Sissy felt the grief as if she’d been punched in the stomach, hard. When Nigel had died it had been too quick, too unbelievable to take in, so her feelings had been stuck for days, weeks even, her brain unable to comprehend what had happened. On this occasion she’d been prepared for death, had dreaded it, whilst also hoping desperately that Siobhan would turn up at her desk on Monday morning with a comical tale of a wild weekend. It had happened before – but not this time.

Sissy tried to think logically through her grief and panic. Siobhan had drowned, was dead. But not only that – she, Sissy, had left her to drown. What on earth had been wrong with her? How had she convinced herself that it wasn’t Siobhan, a great big splash like that? She knew she should have gone after her. Why hadn’t she? Why? She’d let her friend drown, had just jumped in a cab and gone home to bed, leaving her helpless and dying at the bottom of The Serpentine. They’d all left her, Sissy tried to remind herself, it hadn’t just been her – plus she’d been drunk for once. Surely it wasn’t anyone’s fault. The splash must have sounded like a bird, they couldn’t all have been wrong – but inside Sissy knew she was as complicit as the rest of them.

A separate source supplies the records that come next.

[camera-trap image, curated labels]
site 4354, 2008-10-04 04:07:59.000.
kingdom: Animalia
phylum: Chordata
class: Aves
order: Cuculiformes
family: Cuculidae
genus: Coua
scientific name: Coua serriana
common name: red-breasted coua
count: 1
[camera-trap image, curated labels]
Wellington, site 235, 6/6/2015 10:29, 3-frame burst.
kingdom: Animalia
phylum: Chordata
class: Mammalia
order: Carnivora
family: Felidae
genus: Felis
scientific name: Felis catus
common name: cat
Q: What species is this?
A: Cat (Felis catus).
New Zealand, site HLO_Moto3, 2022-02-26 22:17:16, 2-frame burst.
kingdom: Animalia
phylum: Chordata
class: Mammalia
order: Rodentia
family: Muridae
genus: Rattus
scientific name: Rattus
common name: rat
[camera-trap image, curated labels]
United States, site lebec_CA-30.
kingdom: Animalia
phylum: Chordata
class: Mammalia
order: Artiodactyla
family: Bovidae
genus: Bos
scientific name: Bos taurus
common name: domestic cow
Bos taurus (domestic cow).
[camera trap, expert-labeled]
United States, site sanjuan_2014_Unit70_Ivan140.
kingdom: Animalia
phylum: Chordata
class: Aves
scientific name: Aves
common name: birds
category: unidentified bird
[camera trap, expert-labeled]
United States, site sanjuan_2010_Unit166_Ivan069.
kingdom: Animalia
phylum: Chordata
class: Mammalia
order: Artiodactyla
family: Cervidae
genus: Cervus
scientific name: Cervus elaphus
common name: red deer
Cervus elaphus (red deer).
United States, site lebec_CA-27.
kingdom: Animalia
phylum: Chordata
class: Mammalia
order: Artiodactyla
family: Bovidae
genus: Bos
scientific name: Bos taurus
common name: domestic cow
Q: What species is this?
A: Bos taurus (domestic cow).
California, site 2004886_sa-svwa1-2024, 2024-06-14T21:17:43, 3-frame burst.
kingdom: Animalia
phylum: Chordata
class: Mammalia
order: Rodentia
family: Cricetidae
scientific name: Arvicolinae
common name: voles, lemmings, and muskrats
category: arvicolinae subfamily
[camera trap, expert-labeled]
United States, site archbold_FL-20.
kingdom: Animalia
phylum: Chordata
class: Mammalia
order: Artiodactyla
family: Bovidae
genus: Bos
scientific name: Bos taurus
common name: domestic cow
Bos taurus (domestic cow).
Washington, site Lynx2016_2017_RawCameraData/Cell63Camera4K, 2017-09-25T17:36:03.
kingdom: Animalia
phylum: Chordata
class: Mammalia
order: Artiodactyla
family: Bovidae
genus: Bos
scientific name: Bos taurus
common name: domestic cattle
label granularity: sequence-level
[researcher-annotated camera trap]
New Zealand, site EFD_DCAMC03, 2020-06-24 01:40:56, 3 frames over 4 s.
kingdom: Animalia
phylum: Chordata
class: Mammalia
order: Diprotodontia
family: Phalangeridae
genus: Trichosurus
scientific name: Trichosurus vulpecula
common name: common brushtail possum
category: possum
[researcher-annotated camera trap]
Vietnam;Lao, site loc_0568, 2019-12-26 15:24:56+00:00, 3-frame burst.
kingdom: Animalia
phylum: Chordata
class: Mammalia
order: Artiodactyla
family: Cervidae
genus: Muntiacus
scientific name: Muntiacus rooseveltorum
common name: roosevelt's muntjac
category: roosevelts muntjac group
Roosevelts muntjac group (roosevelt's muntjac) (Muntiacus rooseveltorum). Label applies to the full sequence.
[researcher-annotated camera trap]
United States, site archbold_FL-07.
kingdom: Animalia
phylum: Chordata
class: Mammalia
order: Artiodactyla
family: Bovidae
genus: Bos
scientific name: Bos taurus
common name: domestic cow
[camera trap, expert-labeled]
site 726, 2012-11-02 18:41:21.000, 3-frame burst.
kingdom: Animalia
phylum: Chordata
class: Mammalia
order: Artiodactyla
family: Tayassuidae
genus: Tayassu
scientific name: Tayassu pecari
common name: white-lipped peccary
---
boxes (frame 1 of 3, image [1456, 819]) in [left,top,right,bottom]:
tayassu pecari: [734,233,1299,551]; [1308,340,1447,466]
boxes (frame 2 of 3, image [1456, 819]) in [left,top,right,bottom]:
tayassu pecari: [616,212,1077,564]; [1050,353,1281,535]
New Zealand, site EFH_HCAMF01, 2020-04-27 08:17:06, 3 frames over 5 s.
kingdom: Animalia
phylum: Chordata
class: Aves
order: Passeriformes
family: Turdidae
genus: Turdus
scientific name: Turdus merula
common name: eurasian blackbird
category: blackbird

Sissy sat down on the faded sofa and dropped her head between her knees to try to stop the roar in her head. The children sat mutely watching Top Gear, even though Nell especially didn’t like it, all the cars looked the same to her. A new thought came to Sissy now, and it made her feel physically sick. She accepted she was at fault morally, was sure of that, but what exactly was she culpable of in the eyes of the law? Obviously it wasn’t murder – but did her inaction constitute some kind of crime, even manslaughter perhaps, through negligence or something? Would she be arrested? As she tried to control her panic, aware that the kids were watching her, she remembered a couple of the others flippantly saying that if anything had happened to Siobhan they’d just pretend they hadn’t heard the splash – but they wouldn’t really do that, surely? No, they would all have to go to the police, file a report, admit that they’d abandoned her, and gone home.

Sissy’s thoughts began unravelling further. What if she even ended up in prison over this, left the children without a mother or a father? She started panting, hyperventilating almost, and although she’d thought she would never cry as hard again as she had over Nigel’s death, she’d been wrong. Her children looked desolate, already aware, as children usually are, that there was yet more sadness and heartbreak to come in their poor young lives. And as Sissy sobbed, she remembered all over again that Siobhan was dead, and she cried even harder – for her lost friend, for Nigel, for her children, already so damaged – for what the fallout from her madness that night might ultimately prove to be.

Sissy could bear no more. She jumped up, stumbled from the room and ran upstairs to run Conor’s bath, leaving her children to finish their tea alone at the second-hand dining table, shocked, but safe for now, in the capable hands of Jeremy Clarkson.